*PROBLEM TO SOLVE*
Copy out each of the following rows word for word, without changing anything.

──────────────────────────────

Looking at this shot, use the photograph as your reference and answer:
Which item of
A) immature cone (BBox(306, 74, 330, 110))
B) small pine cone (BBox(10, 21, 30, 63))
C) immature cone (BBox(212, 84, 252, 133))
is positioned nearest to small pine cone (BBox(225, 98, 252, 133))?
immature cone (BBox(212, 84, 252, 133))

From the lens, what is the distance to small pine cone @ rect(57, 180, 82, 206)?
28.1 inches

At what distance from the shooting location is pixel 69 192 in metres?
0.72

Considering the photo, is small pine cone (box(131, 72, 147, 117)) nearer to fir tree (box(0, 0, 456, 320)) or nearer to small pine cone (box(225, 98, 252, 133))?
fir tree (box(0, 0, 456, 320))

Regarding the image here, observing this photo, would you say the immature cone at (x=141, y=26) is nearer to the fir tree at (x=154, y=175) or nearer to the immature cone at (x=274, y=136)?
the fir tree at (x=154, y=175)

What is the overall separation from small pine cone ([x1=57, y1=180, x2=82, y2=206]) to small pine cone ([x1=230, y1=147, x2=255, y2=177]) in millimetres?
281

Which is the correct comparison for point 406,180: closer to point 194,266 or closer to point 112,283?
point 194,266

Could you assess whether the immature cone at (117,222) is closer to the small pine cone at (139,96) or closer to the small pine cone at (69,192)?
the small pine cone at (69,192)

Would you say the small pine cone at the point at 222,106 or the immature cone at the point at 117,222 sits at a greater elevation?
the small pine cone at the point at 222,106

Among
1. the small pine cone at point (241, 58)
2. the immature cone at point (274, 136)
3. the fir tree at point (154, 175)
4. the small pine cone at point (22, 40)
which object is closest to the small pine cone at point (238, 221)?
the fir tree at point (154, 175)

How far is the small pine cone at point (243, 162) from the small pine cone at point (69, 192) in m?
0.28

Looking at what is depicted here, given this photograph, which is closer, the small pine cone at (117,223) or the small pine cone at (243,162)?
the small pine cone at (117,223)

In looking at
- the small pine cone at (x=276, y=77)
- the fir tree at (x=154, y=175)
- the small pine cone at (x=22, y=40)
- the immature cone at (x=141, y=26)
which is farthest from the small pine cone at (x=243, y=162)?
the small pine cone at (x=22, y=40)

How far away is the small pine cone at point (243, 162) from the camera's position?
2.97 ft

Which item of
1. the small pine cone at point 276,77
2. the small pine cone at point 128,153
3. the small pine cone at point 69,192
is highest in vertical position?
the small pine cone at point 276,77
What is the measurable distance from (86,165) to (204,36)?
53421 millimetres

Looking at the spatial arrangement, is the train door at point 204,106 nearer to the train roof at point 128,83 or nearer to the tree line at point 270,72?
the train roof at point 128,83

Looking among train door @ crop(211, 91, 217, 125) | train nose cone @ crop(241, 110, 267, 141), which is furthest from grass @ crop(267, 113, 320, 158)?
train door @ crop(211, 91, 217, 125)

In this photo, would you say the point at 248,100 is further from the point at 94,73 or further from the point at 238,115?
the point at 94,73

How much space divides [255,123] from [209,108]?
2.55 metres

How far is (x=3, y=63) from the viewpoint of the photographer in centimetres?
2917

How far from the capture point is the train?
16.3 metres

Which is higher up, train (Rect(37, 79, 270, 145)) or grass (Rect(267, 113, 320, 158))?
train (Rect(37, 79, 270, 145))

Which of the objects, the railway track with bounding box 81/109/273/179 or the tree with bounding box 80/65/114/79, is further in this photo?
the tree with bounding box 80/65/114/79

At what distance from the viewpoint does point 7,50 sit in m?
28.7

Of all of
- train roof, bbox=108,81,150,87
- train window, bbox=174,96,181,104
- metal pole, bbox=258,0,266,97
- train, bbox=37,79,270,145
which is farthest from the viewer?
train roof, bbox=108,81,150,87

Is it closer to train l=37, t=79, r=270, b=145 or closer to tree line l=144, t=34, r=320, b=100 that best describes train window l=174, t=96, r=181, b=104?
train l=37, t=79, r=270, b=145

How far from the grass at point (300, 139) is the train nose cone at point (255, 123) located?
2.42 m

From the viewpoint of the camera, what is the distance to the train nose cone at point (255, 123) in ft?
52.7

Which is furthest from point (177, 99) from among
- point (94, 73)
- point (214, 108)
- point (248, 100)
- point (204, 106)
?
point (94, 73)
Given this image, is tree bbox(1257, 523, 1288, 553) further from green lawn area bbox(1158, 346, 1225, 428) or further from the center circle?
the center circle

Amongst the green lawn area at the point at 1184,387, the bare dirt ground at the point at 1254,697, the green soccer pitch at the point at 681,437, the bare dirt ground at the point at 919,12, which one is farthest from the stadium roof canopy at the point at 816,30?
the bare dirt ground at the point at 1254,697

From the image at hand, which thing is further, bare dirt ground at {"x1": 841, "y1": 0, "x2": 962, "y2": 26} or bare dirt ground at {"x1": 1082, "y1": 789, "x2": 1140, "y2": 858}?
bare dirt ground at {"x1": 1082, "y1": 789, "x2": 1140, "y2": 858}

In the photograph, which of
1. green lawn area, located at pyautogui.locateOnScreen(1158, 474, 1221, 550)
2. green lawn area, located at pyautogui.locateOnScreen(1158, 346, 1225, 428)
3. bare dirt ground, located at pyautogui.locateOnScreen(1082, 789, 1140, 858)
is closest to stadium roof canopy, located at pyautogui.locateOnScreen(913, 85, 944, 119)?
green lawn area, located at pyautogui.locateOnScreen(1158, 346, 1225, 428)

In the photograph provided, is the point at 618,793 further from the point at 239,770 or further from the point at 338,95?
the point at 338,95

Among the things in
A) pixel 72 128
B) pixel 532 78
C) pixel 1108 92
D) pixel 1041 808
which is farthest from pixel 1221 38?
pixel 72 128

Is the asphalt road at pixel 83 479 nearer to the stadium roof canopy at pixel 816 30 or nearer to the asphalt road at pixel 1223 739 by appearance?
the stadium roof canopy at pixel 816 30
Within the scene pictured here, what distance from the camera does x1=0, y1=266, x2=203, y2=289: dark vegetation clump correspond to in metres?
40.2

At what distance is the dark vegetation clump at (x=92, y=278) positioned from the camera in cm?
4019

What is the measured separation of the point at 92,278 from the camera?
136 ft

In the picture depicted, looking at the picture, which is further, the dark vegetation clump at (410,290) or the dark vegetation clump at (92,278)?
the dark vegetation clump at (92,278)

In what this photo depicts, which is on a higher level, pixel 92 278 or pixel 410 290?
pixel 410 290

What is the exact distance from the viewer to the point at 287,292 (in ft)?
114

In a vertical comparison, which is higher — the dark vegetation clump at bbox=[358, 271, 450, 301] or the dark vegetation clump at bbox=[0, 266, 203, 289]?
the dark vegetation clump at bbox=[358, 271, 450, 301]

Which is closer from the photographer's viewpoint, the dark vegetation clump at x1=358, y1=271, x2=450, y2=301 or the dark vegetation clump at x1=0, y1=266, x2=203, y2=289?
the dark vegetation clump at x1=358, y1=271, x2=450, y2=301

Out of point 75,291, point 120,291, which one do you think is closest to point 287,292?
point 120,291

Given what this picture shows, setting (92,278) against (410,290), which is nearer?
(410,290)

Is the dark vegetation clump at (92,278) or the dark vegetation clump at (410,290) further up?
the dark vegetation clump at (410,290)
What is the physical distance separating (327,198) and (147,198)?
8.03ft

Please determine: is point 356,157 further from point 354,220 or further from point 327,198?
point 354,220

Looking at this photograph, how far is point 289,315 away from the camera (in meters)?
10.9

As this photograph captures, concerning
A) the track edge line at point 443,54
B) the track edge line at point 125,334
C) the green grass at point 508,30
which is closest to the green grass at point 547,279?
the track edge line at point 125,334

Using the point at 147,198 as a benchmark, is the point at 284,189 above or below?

──────────────────────────────

*TASK SOLUTION*
Looking at this shot, use the photograph as your reference and answer:
Which item of
A) immature cone (BBox(306, 74, 330, 110))
B) small pine cone (BBox(10, 21, 30, 63))
C) immature cone (BBox(212, 84, 252, 133))
is positioned nearest to small pine cone (BBox(225, 98, 252, 133))?
immature cone (BBox(212, 84, 252, 133))

From the lens, what is the distance to small pine cone @ rect(57, 180, 82, 206)?
28.1 inches

At what distance from the shooting location is pixel 69 192 in metres?
0.72

Considering the photo, is small pine cone (box(131, 72, 147, 117)) nearer to fir tree (box(0, 0, 456, 320)) or nearer to small pine cone (box(225, 98, 252, 133))?
fir tree (box(0, 0, 456, 320))

Regarding the image here, observing this photo, would you say the immature cone at (x=141, y=26) is nearer to the fir tree at (x=154, y=175) or nearer to the immature cone at (x=274, y=136)?
the fir tree at (x=154, y=175)

What is the overall separation from small pine cone ([x1=57, y1=180, x2=82, y2=206]) to small pine cone ([x1=230, y1=147, x2=255, y2=177]) in millimetres?
281

Which is the correct comparison for point 406,180: closer to point 194,266 or closer to point 112,283?
point 194,266

Could you assess whether the immature cone at (117,222) is closer to the small pine cone at (139,96) or closer to the small pine cone at (69,192)?
the small pine cone at (69,192)

Would you say the small pine cone at the point at 222,106 or the immature cone at the point at 117,222 sits at a greater elevation?
the small pine cone at the point at 222,106

Among
1. the small pine cone at point (241, 58)
2. the immature cone at point (274, 136)
3. the fir tree at point (154, 175)
4. the small pine cone at point (22, 40)
which object is closest to the small pine cone at point (238, 221)?
the fir tree at point (154, 175)

How far is the small pine cone at point (243, 162) from the small pine cone at point (69, 192) in m?
0.28

Looking at what is depicted here, given this photograph, which is closer, the small pine cone at (117,223) or the small pine cone at (243,162)?
the small pine cone at (117,223)

In looking at
- the small pine cone at (x=276, y=77)
- the fir tree at (x=154, y=175)
- the small pine cone at (x=22, y=40)
- the immature cone at (x=141, y=26)
which is farthest from the small pine cone at (x=243, y=162)?
the small pine cone at (x=22, y=40)

How far away is the small pine cone at point (243, 162) from the camera's position?
2.97 ft

Which item of
1. the small pine cone at point 276,77
2. the small pine cone at point 128,153
3. the small pine cone at point 69,192
is highest in vertical position?
the small pine cone at point 276,77
What is the measurable distance from (86,165) to (204,36)?
53421 millimetres

Looking at the spatial arrangement, is the train door at point 204,106 nearer to the train roof at point 128,83 or nearer to the tree line at point 270,72?
the train roof at point 128,83

Looking among train door @ crop(211, 91, 217, 125) | train nose cone @ crop(241, 110, 267, 141), which is furthest from grass @ crop(267, 113, 320, 158)?
train door @ crop(211, 91, 217, 125)

In this photo, would you say the point at 248,100 is further from the point at 94,73 or further from the point at 238,115?
the point at 94,73

How much space divides [255,123] from [209,108]?
2.55 metres

How far is (x=3, y=63) from the viewpoint of the photographer in centimetres?
2917

How far from the capture point is the train?
16.3 metres

Which is higher up, train (Rect(37, 79, 270, 145)) or grass (Rect(267, 113, 320, 158))?
train (Rect(37, 79, 270, 145))

Which of the objects, the railway track with bounding box 81/109/273/179 or the tree with bounding box 80/65/114/79, is further in this photo?
the tree with bounding box 80/65/114/79

At what distance from the viewpoint does point 7,50 sit in m?
28.7

Of all of
- train roof, bbox=108,81,150,87
- train window, bbox=174,96,181,104
- metal pole, bbox=258,0,266,97
- train, bbox=37,79,270,145
which is farthest from the viewer?
train roof, bbox=108,81,150,87

Is it closer to train l=37, t=79, r=270, b=145 or closer to tree line l=144, t=34, r=320, b=100 that best describes train window l=174, t=96, r=181, b=104?
train l=37, t=79, r=270, b=145

How far from the grass at point (300, 139) is the train nose cone at point (255, 123) located?
2.42 m

From the viewpoint of the camera, what is the distance to the train nose cone at point (255, 123) in ft?
52.7

Which is furthest from point (177, 99) from among
- point (94, 73)
- point (214, 108)
- point (248, 100)
- point (204, 106)
?
point (94, 73)
Given this image, is tree bbox(1257, 523, 1288, 553) further from green lawn area bbox(1158, 346, 1225, 428) or further from the center circle?
the center circle

Amongst the green lawn area at the point at 1184,387, the bare dirt ground at the point at 1254,697, the green soccer pitch at the point at 681,437, the bare dirt ground at the point at 919,12, which one is farthest from the stadium roof canopy at the point at 816,30?
the bare dirt ground at the point at 1254,697

From the image at hand, which thing is further, bare dirt ground at {"x1": 841, "y1": 0, "x2": 962, "y2": 26} or bare dirt ground at {"x1": 1082, "y1": 789, "x2": 1140, "y2": 858}?
bare dirt ground at {"x1": 1082, "y1": 789, "x2": 1140, "y2": 858}

In the photograph, which of
1. green lawn area, located at pyautogui.locateOnScreen(1158, 474, 1221, 550)
2. green lawn area, located at pyautogui.locateOnScreen(1158, 346, 1225, 428)
3. bare dirt ground, located at pyautogui.locateOnScreen(1082, 789, 1140, 858)
is closest to stadium roof canopy, located at pyautogui.locateOnScreen(913, 85, 944, 119)?
green lawn area, located at pyautogui.locateOnScreen(1158, 346, 1225, 428)

In the photograph provided, is the point at 618,793 further from the point at 239,770 or further from the point at 338,95?
the point at 338,95

Among the things in
A) pixel 72 128
B) pixel 532 78
C) pixel 1108 92
D) pixel 1041 808
which is farthest from pixel 1221 38?
pixel 72 128

Is the asphalt road at pixel 83 479 nearer to the stadium roof canopy at pixel 816 30 or nearer to the asphalt road at pixel 1223 739 by appearance?
the stadium roof canopy at pixel 816 30
Within the scene pictured here, what distance from the camera does x1=0, y1=266, x2=203, y2=289: dark vegetation clump correspond to in metres?
40.2

At what distance is the dark vegetation clump at (x=92, y=278) positioned from the camera in cm?
4019

What is the measured separation of the point at 92,278 from the camera?
136 ft

In the picture depicted, looking at the picture, which is further, the dark vegetation clump at (410,290) or the dark vegetation clump at (92,278)?
the dark vegetation clump at (92,278)

In what this photo depicts, which is on a higher level, pixel 92 278 or pixel 410 290?
pixel 410 290

What is the exact distance from the viewer to the point at 287,292 (in ft)?
114

In a vertical comparison, which is higher — the dark vegetation clump at bbox=[358, 271, 450, 301] or the dark vegetation clump at bbox=[0, 266, 203, 289]?
the dark vegetation clump at bbox=[358, 271, 450, 301]

Which is closer from the photographer's viewpoint, the dark vegetation clump at x1=358, y1=271, x2=450, y2=301 or the dark vegetation clump at x1=0, y1=266, x2=203, y2=289?
the dark vegetation clump at x1=358, y1=271, x2=450, y2=301

Out of point 75,291, point 120,291, which one do you think is closest to point 287,292?
point 120,291

Given what this picture shows, setting (92,278) against (410,290), which is nearer?
(410,290)

Is the dark vegetation clump at (92,278) or the dark vegetation clump at (410,290) further up?
the dark vegetation clump at (410,290)
What is the physical distance separating (327,198) and (147,198)?
8.03ft

Please determine: is point 356,157 further from point 354,220 or further from point 327,198?
point 354,220

Looking at this photograph, how far is point 289,315 away from the camera (in meters)?
10.9

As this photograph captures, concerning
A) the track edge line at point 443,54
B) the track edge line at point 125,334
C) the green grass at point 508,30
which is closest to the green grass at point 547,279?
the track edge line at point 125,334

Using the point at 147,198 as a benchmark, is the point at 284,189 above or below?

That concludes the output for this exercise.